SELECTED PASSAGE:
..............................
Nova Scotia Liberal Party Pushing For Age Gating Social Media Legislation: A Reasoned and Cited Rebuttal
- The White Hatter
- 17 hours ago
- 10 min read
Updated: 12 minutes ago

Caveat : Many digital literacy and internet safety advocates, including us, are committed to grounding our advocacy in rigorous, evidence-based research. This approach ensures that the information shared with our audiences is current, accurate, reliable, and beneficial. However, we are increasingly concerned about the growing spread of alarmist messaging in the media, much of which lacks “credible evidence” and relies on anecdote or opinion. Too often, this type of narrative does more harm than good especially when it comes to advancing a political agenda. It is from this perspective that we present this rebuttal for consideration, with the aim of offering balance to the current one sided conversation surrounding youth, teens, families, and legislation.
This week, the Nova Scotia minority Liberal Party announced plans to introduce legislation that would block anyone 16 and under from accessing social media platforms. (1) At first glance, this may sound like a bold step to protect youth and teens. Scratch beneath the surface, however, and the move looks far more political than practical. It follows a global playbook being used by some individuals and special interest groups; use youth as the “point of the spear” to slay the evil social media dragons, win headlines, and stir parental emotions and anxieties.
This announcement is interesting to us given that here in Canada, both provincial and federal governments permit minors under 18, and even 16, to take part in activities that carry significant responsibility or even potential danger. Often, this is allowed when a parent or guardian provides consent, but in some cases, no parental involvement is required at all. (2) Provincial and federal governments across Canada already accept the idea that young people are capable of making consequential decisions under the right circumstances, so why should this not apply to social media as well?
..............................
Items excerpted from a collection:

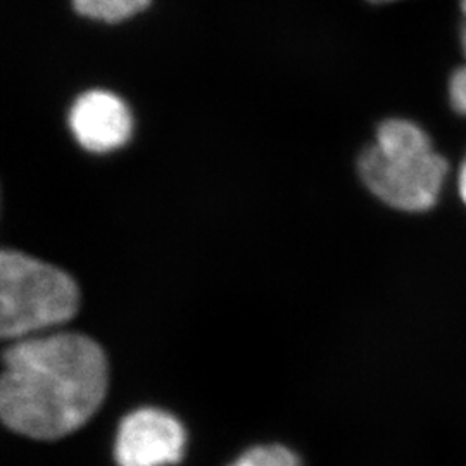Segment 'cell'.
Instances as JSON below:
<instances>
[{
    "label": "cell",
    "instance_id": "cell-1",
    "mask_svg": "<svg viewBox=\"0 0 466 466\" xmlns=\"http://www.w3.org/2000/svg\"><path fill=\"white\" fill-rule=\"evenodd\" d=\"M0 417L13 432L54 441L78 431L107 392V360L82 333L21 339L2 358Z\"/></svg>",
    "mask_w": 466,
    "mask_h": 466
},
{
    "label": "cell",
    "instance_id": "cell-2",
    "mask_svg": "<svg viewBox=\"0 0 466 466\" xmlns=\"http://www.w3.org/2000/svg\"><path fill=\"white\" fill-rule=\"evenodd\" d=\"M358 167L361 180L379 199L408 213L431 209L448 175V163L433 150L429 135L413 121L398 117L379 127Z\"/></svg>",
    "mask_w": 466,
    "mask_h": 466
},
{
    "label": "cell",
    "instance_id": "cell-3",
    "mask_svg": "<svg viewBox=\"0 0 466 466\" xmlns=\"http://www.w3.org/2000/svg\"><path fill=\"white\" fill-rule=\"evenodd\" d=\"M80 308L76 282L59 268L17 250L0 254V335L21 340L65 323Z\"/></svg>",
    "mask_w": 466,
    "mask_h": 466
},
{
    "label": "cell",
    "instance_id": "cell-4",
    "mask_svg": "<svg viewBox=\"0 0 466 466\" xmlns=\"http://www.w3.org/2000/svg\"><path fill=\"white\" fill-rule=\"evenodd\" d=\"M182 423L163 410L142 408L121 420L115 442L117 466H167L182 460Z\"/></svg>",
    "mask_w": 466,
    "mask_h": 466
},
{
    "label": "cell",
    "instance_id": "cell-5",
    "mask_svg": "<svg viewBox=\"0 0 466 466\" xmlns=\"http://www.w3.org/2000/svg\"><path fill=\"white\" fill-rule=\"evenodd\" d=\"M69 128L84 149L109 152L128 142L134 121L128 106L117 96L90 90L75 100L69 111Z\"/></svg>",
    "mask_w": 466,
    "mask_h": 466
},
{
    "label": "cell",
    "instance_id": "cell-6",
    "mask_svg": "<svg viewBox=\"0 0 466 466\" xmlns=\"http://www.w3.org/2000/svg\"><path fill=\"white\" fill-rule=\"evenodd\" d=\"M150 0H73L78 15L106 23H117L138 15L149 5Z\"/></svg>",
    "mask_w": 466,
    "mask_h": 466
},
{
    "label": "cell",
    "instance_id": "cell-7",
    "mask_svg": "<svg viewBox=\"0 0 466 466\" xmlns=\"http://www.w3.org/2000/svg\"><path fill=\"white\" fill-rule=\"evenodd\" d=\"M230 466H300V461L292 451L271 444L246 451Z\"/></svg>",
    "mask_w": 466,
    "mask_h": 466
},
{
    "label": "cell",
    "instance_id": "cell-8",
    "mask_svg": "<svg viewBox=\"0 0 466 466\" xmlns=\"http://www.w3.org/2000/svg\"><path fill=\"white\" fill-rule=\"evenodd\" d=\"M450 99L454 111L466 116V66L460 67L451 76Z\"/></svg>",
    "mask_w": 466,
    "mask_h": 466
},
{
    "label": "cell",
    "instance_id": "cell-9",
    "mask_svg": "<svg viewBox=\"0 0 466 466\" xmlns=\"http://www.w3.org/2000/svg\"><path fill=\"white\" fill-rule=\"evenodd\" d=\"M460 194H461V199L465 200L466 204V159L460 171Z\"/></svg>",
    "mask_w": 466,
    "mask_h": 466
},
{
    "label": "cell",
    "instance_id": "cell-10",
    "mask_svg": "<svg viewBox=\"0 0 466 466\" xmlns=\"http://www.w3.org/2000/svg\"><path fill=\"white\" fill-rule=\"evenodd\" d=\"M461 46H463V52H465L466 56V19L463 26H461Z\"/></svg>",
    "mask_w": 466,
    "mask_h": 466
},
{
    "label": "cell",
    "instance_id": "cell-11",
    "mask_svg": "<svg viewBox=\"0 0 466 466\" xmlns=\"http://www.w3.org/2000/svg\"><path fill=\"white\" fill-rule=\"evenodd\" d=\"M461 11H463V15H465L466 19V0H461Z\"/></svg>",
..............................
Reproduce word for word the section of the rebuttal on age limits for social media that starts with "Caveat : Many" and ends with "families, and legislation.".

Caveat : Many digital literacy and internet safety advocates, including us, are committed to grounding our advocacy in rigorous, evidence-based research. This approach ensures that the information shared with our audiences is current, accurate, reliable, and beneficial. However, we are increasingly concerned about the growing spread of alarmist messaging in the media, much of which lacks “credible evidence” and relies on anecdote or opinion. Too often, this type of narrative does more harm than good especially when it comes to advancing a political agenda. It is from this perspective that we present this rebuttal for consideration, with the aim of offering balance to the current one sided conversation surrounding youth, teens, families, and legislation.